Though the details of the plot have changed as radically as in a game of "telephone," the roots of Just Go With It lie in Abe Burrows' 1965 Broadway hit Cactus Flower -- itself taken from a French play -- which was later adapted for the screen by I.A.L. Diamond, who knew a thing or nine about comedy. Diamond began a decades-long collaboration with Billy Wilder on 1957's Love In the Afternoon, and with classic comedies like Some Like It Hot and The Apartment, the two wrote films that were frenetic on the surface, but constructed with the ruthlessness and intricacy of a great machine. They were engineers first, gag writers a distant second.
While it's unfair to expect anyone to meet the Diamond-Wilder standard, a little respect for it might be appropriate. But Sandler's house director Dennis Dugan — now with six Sandler duds to his credit, from Happy Gilmore to Grown Ups — and his screenwriters, Allan Loeb and Timothy Dowling, seem to be making things up as they go along. That's a fine strategy for characters in a farce, but it's disastrous for the artisans who are supposed to be leading them along. The film writes itself into a corner early and just loiters there, looking vaguely embarrassed.
Sandler plays Danny, a wealthy plastic surgeon who uses his wedding ring to bed barflies. (Lest we think him a total pig, the film supplies a grotesque prologue about him discovering his wife-to-be's infidelity on their wedding day.)

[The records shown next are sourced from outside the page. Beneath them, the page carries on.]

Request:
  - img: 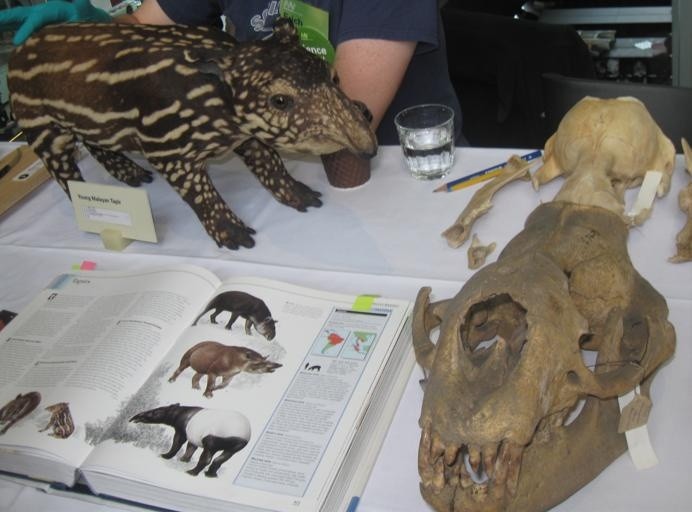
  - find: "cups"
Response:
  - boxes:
[320,100,374,189]
[395,103,455,182]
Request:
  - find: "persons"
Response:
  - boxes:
[0,1,471,147]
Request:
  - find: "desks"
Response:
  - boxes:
[0,145,692,512]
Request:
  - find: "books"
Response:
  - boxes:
[0,270,430,512]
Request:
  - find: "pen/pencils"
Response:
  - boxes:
[433,148,542,194]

He doesn't need the ring to pick up the woman of his dreams, a luscious young schoolteacher named Palmer (Brooklyn Decker), but when she discovers it anyway — and reacts unenthusiastically -- he scrambles for an explanation. Enlisting his trusty office manager Katherine (Jennifer Aniston) to pose as his wife, Danny stages a dinner to make it clear to Palmer that the "couple" is getting a divorce. Things go pretty well until a cell-phone call reveals that Katherine, a real divorcee, has two children -- which means Danny is now a fake father. And that Katherine's real kids must be enlisted, post-haste, to be his fake kids.
(That smacking sound you hear is the screenwriters hitting that corner. Once the kids enter the picture, the long-term sustainability of Danny's lies becomes impossible. There's talk of having the kids willing to play their roles for the next 50 years or so, the lies have to end there: Fake kids may get you laid, but they can't get you married, especially when one has resolved to adopt a Cockney accent.)
The whole of Just Go With It is premised on Palmer's being the dumbest, most gullible creature on two shapely legs, forcing Decker, a former Sports Illustrated swimsuit model, to play every scene with an uncomprehending smile and a few nods of the head. She has to believe that Danny and Katherine are an old married couple -- the most plausible lie by far -- but she also has to believe that Katherine's made-up boyfriend (Nick Swardson) is a pipe-smoking German named Dolph Lundgren; that Katherine and her bitterest rival (an unfortunate Nicole Kidman) both go by "Devlin"; and that their eldest daughter picked up that ridiculous, wavering accent by attending boarding school in England. And that's just for starters.
The shame of it is, all this ridiculousness might have worked under surer hands. After all, farces are supposed to be a little silly, and the audience, for lack of a better phrase, can be trained to just go with it. The trick? Don't treat us like a bunch of Palmers.